- Stated exercise
Copy out every row below that contains the word "closet". Case counts.

- Rows
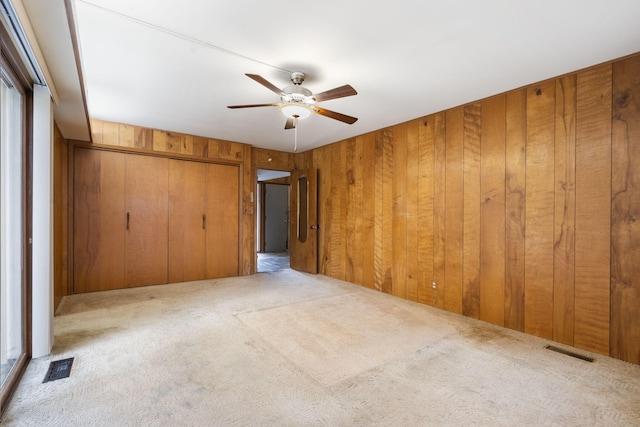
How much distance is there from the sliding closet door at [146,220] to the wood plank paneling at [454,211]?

...

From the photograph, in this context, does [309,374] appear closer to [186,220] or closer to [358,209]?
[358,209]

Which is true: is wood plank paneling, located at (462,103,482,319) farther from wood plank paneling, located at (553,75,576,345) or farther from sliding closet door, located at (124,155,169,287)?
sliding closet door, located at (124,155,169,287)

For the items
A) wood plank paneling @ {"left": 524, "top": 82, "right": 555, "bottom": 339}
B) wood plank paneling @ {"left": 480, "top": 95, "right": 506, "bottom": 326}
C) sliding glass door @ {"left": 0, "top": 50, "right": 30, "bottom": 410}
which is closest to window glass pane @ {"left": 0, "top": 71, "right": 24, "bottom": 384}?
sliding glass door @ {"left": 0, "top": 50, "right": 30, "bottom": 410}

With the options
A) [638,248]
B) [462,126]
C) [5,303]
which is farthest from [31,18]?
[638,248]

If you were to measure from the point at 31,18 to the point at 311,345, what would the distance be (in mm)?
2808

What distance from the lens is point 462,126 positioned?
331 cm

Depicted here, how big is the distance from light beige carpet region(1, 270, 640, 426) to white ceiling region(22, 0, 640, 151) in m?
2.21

- Right answer
How much distance is there from the sliding closet door at [146,220] to the wood plank paneling at [454,211]?
Which is true: is wood plank paneling, located at (462,103,482,319) farther from wood plank paneling, located at (553,75,576,345) or farther from sliding closet door, located at (124,155,169,287)?
sliding closet door, located at (124,155,169,287)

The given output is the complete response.